La compañía de húngaros constaba del director,
su mujer y generalmente una niña equilibrista sobre una silla.
Algunas cabriolas sobre una alfombra eran los números más
destacados de los payos titiriteros, y generalmente no había
números cómicos.
Desde aquella prehistoria a los tiempos recientes, el teatro de
calle ha conquistado un status de respetabilidad que lo pone ha
cubierto, en parte, de la intemperie que era su lugar en la marginación
de las ciudades. Hoy sus compañías forman parte destacada
en los programas de las fiestas. Pero en realidad, ¿ha pasado
algo importante en esta modalidad de teatro? ¿Significa hoy
algo más que la mera diversión inocente que significaba
cuando se oía en nuestro barrio: Que vienen los húngaros?
Creo que sí, pero también conforme al título
de esta serie creo que no. Zancos y payasos hay en lugar de
aquel oso de los gitanos y aquellas cabriolas de los titiriteros.
¿Pero también algo más? Sí, también
algo más y hasta mucho más en los mejores
ejemplos de teatro de call de nuestro tiempo, sobre todo en el orden
político, desde aquel grupo Bread and Puppet que luchó
con las armas del teatro de calle contra la guerra de Vietnam, hasta
las actuales ficciones de bombardeos, en los que los manifestantes
hacen los papeles de muertos desparramados por las calles.
De todos modos, hay que decir que la denominación teatro
de calle cubre muchas y muy diferentes disciplinas, incluída
en ellas la que el criminalista Rafael Salillas llamaba la comedia
delincuente, de la que él descubrió verdaderos libretos
escritos por aquellos artistas.

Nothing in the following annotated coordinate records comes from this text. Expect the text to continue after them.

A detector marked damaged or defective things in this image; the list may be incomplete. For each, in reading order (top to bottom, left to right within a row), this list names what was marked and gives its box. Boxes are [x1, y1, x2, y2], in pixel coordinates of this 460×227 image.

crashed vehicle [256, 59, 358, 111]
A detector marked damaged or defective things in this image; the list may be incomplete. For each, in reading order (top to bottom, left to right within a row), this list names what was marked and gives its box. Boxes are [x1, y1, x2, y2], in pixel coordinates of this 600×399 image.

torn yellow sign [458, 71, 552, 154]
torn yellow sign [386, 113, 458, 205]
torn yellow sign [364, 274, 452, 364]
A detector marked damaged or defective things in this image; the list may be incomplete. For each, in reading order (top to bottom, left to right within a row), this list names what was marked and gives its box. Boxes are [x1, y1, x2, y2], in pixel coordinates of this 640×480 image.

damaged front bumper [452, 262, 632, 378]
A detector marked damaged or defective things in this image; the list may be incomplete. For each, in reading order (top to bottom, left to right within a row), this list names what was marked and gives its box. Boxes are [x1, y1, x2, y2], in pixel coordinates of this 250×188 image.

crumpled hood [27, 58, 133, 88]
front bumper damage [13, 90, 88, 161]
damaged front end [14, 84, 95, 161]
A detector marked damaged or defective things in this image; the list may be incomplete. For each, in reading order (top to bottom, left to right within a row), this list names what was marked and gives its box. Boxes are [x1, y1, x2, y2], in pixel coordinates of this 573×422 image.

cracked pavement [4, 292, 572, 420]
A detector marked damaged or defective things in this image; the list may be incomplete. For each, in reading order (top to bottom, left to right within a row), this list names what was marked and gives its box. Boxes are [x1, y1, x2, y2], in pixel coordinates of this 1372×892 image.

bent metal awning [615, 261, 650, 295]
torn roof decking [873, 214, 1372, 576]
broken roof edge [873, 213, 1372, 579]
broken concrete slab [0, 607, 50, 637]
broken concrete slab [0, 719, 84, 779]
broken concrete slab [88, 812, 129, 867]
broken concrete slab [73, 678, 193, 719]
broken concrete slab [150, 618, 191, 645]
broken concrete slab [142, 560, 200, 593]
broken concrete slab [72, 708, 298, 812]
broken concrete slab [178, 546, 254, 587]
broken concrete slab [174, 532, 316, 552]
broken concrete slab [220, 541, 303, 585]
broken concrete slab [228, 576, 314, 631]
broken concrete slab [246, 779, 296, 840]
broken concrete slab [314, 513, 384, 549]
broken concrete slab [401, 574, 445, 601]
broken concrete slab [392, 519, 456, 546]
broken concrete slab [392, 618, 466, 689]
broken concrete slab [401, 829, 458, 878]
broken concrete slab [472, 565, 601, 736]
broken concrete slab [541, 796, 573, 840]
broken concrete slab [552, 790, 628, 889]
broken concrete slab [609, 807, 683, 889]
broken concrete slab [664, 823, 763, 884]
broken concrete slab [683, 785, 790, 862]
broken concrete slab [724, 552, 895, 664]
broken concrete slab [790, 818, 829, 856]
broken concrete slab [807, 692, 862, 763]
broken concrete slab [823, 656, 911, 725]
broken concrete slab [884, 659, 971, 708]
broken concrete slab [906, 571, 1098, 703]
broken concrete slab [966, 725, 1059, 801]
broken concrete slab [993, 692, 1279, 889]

Es el teatro de los timos, que cuenta
con éxitos que aún permanecen en cartel como el del
tocomocho, que se realiza con un especialista en papeles
de tonto y otro en papeles de viandante interesado.
Pero tratándose de teatro propiamente dicho, habrá
que distinguir, creo yo, entre dos moalidades: 1) la que trabaja
sobre un espacio de calle previamente acotado a una hora previamente
anunciada; y 2) la que consiste en una interrupción no anunciada
de la vida cotidiana, mediante la ficción de un acontecimiento
previamente imaginado en sus líneas generales como
en la comeda del arte y en el timo, pero
sometido a las incidencias, a veces arriesgadas, que se produzcan
en el curso de la improvisación.
La primera no es, en realidad, sino otra localización que
completa el panorama iniciado en Grecia (al aire libre) y que se
continúa con lo teatros cubiertos en sus distintas formas.
Esta localización (la calle) ya ha dado entre nosotros algunas
muestras de sus grandes posibilidades. Recuerdo de Sitges, bajo
la memorable dirección de Ricard Salvat, experiencias como
la de La Cubana y las de Albert Vidal. También es de recordar
La Fura primitiva con sus grandes provocaciones.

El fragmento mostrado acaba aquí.